##### Document section
Round-Up of Some Reactions to Experiments and Social Science

I spent some time speaking with Steve Pearlstein, who has written an excellent column for the Washington Post on experimentation that relates business experimentation to social scientific experimentation.

Will Wilkinson has a very thoughtful post on my article, in which he describes the difference between what he terms “liberty of discovery” and “liberty of respect”. I think these are somewhat like what I have called “liberty as means” and “liberty as goal”. He has what I think are some very smart things to say in it.

Andrew Sullivan says this in a post:

Jim ably dispatches some salient challenges. But there is a concept in this crucial conservative distinction between theoretical and practical wisdom that has been missing so far: individual judgment. A social change can never be proven in advance to be the right answer to a pressing problem. We can try to understand previous examples; we can examine large randomized trials; but in the end, we have to make a judgment about the timeliness and effectiveness of certain changes. It is the ability to sense when such a moment is ripe that we used to call statesmanship. It is that quality that no wonkery can ever replace.

It is why we elect people and not algorithms.

Just so, in my view.

In 1957, psychology and social science researcher Donald Campbell famously developed the idea of distinguishing between internal and external validity of an experiment:

“Validity can be evaluated in terms of two major criteria. First, and as a basic minimum, is what can be called internal validity: Did in fact the experimental stimulus make some significant difference in this specific instance? The second criterion is that of external validity, representativeness or generalizability: To what populations, settings or variables can this effect be generalized?

In the book, I term the problem of external validity to be one of one “predictive generalization”, i.e., answering the question of “What will happen if I execute policy X in the future?”, and distinguish this from what I call the problem of “strategic generalization”, i.e., answering the question of “Should I execute policy X?” I try to show why what Andrew says is inherently true – that as far as I can see, even in a situation in which normative concerns are not in play and we have agreement on goals, that there is no series of experiments or other analyses that can ever answer the second question in real-life situations.
##########
##### Source material
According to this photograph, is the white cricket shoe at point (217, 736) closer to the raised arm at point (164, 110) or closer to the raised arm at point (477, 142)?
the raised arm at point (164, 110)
##########
Work to complete:
(a) In the round-up post, in what year did Donald Campbell develop the distinction between internal and external validity?
(b) Do these statements agree with the round-up post? Give yes or no for each, with the deciding words quoted from the post. (i) Steve Pearlstein wrote a column for the Washington Post about experimentation. (ii) Will Wilkinson's own terms are "liberty as means" and "liberty as goal." (iii) The author calls answering "Should I execute policy X?" the problem of predictive generalization.
(c) Print the part of the round-up post that opens with the words containing "Jim ably dispatches" and closes with "and not algorithms.".
The data above has no connection to the round-up post.

Answers below:
(a) 1957

(b)
(i) Yes: "who has written an excellent column for the Washington Post on experimentation"
(ii) No: "he describes the difference between what he terms “liberty of discovery” and “liberty of respect”"
(iii) No: "what I call the problem of “strategic generalization”, i.e., answering the question of “Should I execute policy X?”"

(c)
Jim ably dispatches some salient challenges. But there is a concept in this crucial conservative distinction between theoretical and practical wisdom that has been missing so far: individual judgment. A social change can never be proven in advance to be the right answer to a pressing problem. We can try to understand previous examples; we can examine large randomized trials; but in the end, we have to make a judgment about the timeliness and effectiveness of certain changes. It is the ability to sense when such a moment is ripe that we used to call statesmanship. It is that quality that no wonkery can ever replace.

It is why we elect people and not algorithms.